__WORK TO COMPLETE__
Review the listing and copy each line that holds the word "aclogos".
START STUDY MATERIAL
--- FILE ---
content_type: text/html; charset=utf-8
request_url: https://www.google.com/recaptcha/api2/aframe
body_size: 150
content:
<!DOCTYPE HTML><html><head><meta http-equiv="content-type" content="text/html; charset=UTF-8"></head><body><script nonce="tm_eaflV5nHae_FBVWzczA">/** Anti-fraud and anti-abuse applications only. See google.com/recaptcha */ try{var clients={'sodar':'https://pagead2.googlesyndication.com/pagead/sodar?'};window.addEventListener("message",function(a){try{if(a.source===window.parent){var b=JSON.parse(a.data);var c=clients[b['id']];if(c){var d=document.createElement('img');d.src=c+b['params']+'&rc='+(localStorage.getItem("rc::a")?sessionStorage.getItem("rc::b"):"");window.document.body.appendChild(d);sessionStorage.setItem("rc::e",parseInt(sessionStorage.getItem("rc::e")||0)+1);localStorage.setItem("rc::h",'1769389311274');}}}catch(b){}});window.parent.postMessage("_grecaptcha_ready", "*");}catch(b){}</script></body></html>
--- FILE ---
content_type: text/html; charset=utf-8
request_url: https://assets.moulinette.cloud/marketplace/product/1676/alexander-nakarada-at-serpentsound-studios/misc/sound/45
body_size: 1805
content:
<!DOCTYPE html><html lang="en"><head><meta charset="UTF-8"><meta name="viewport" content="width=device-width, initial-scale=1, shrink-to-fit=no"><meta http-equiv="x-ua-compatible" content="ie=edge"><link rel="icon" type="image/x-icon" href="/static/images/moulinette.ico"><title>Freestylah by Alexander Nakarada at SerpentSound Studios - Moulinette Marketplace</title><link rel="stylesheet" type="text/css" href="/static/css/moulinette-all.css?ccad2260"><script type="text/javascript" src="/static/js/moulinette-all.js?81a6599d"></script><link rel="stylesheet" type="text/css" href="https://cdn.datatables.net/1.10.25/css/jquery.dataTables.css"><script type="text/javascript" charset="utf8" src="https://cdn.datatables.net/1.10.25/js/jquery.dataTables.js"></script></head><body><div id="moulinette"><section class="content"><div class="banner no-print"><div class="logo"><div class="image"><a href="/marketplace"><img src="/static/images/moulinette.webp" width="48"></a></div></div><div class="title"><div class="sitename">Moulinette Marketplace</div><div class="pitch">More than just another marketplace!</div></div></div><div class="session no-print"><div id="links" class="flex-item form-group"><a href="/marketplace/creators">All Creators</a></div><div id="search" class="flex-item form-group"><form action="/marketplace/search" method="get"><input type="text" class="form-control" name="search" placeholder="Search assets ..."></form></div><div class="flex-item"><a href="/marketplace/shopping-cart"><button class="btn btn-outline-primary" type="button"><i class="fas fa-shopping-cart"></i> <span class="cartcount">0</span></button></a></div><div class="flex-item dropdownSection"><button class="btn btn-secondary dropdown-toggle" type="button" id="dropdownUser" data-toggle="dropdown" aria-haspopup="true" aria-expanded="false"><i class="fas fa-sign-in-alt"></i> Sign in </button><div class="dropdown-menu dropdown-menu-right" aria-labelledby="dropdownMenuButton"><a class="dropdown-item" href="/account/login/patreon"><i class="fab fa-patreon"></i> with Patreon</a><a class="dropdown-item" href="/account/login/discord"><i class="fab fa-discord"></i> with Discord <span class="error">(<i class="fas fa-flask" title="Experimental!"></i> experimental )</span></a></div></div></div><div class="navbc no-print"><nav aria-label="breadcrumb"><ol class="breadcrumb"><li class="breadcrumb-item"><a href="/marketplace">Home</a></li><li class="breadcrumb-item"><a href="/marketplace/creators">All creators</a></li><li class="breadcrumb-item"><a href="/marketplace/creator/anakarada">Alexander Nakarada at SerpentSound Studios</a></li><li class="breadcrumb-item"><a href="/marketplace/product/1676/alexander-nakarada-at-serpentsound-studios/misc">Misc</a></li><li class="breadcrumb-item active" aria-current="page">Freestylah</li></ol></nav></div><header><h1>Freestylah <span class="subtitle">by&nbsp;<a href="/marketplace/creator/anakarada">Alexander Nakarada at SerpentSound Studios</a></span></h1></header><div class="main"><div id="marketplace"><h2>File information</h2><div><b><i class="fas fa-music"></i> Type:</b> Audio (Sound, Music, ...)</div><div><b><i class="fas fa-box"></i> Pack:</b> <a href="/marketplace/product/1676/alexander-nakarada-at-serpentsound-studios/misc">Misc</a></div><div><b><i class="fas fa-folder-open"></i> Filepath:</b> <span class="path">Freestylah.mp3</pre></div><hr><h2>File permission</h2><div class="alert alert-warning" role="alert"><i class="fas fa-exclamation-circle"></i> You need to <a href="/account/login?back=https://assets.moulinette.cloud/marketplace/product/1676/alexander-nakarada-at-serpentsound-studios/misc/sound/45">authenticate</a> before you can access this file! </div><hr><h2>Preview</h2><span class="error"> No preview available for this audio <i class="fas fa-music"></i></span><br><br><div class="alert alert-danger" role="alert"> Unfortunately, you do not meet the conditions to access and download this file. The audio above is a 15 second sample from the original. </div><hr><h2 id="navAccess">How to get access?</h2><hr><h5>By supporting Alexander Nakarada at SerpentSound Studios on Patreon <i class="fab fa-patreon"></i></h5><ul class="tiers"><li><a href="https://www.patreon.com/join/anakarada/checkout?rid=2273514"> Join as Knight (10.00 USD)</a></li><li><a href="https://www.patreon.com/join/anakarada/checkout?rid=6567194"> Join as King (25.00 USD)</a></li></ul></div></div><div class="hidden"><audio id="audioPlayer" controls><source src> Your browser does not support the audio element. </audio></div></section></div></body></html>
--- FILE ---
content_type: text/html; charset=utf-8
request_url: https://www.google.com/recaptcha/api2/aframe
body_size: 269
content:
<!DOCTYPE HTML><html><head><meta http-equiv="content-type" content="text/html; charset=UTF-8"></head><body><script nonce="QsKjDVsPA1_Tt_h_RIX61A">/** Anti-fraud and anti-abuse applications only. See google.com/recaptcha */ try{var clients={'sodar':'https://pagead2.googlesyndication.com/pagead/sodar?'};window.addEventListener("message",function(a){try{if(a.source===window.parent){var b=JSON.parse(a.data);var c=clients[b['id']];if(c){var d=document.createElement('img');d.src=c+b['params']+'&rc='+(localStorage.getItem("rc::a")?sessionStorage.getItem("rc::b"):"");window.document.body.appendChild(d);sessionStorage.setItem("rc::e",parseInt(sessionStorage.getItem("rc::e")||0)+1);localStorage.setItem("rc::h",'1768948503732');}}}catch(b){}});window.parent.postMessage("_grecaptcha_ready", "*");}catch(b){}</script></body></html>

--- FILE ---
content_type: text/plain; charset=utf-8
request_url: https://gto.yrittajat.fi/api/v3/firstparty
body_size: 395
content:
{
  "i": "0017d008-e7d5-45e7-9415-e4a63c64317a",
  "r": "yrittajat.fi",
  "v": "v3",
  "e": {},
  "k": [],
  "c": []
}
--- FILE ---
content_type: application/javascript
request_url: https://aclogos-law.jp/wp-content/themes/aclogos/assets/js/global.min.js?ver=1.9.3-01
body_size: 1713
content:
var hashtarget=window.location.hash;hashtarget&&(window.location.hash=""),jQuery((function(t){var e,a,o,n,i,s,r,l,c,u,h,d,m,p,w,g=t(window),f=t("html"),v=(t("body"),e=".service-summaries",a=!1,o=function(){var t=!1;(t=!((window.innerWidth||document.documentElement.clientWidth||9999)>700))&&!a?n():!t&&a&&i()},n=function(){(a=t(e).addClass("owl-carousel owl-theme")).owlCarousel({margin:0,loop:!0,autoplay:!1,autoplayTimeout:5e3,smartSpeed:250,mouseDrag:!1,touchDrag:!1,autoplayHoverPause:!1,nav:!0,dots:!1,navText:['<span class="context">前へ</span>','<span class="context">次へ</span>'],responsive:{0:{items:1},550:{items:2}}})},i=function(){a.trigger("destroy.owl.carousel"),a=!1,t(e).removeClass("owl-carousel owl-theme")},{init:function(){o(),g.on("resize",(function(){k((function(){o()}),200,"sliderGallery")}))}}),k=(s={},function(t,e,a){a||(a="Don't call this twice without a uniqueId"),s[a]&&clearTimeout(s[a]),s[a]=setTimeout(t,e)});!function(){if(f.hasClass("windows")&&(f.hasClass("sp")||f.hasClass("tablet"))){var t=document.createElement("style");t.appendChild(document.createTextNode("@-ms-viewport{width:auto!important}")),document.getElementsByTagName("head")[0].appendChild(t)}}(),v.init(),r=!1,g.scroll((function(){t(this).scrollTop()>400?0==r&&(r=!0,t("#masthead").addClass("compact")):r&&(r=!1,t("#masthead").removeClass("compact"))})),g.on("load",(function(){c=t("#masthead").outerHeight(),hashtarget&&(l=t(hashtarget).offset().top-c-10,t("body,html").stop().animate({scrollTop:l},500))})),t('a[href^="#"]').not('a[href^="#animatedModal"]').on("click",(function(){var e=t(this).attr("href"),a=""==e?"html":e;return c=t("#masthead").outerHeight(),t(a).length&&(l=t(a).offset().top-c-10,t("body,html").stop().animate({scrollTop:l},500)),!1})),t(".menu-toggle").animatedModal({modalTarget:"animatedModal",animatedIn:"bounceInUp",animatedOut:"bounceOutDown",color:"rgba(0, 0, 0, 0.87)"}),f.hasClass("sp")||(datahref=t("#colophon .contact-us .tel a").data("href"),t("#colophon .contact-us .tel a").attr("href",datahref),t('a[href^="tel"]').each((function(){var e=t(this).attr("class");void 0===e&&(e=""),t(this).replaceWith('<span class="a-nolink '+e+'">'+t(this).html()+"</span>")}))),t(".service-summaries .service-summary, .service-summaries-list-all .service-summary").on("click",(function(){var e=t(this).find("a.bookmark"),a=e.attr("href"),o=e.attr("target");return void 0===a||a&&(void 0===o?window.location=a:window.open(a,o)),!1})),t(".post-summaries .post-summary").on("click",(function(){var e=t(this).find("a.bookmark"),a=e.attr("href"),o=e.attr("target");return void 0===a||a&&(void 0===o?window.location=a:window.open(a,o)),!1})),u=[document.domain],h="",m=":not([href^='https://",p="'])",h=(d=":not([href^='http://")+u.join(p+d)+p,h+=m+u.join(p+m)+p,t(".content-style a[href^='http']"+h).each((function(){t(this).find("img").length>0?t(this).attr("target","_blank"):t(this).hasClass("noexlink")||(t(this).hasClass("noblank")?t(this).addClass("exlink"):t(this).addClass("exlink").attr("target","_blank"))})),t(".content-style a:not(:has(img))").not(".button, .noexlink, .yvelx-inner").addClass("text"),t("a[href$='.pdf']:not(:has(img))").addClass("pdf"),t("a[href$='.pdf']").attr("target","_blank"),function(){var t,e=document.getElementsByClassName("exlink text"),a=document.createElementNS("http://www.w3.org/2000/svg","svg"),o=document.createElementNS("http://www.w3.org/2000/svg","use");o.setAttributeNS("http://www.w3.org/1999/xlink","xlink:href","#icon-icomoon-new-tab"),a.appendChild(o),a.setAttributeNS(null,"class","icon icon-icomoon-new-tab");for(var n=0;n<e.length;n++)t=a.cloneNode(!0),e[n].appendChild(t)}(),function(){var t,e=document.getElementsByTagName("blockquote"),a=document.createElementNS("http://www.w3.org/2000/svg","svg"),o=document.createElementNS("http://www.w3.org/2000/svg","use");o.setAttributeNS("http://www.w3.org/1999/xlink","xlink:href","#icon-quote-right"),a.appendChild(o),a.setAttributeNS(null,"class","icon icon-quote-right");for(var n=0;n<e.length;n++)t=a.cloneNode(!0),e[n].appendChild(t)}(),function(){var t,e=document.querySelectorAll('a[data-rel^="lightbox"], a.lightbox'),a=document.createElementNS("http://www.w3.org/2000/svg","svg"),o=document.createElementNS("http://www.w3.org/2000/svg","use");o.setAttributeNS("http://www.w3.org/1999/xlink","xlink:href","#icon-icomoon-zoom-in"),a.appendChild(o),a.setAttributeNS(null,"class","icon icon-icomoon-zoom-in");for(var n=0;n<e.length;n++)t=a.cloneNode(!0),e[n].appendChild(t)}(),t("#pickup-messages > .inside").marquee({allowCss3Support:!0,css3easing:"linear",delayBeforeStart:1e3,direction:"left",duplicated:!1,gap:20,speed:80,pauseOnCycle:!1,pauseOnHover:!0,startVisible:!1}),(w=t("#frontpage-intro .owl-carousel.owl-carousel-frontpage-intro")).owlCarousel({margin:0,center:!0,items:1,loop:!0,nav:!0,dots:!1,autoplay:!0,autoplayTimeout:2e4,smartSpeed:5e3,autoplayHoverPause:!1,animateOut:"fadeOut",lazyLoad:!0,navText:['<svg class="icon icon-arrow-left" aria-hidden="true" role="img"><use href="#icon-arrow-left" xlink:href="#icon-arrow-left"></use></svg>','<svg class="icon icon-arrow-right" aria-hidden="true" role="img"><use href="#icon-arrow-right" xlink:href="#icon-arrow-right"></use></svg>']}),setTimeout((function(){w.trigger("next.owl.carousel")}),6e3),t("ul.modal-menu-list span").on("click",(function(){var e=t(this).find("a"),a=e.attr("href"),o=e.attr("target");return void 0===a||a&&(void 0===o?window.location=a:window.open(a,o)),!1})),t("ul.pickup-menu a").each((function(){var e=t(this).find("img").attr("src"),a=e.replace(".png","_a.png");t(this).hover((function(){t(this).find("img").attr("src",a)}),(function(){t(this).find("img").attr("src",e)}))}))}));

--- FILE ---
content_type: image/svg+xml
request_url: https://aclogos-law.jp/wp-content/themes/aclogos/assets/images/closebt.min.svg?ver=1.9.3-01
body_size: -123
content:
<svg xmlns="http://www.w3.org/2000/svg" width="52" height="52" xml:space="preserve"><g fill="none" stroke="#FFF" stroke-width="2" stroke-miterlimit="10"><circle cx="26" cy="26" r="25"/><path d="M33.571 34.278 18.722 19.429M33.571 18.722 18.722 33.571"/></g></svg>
END STUDY MATERIAL
__EXERCISE RESPONSE__
request_url: https://aclogos-law.jp/wp-content/themes/aclogos/assets/js/global.min.js?ver=1.9.3-01
request_url: https://aclogos-law.jp/wp-content/themes/aclogos/assets/images/closebt.min.svg?ver=1.9.3-01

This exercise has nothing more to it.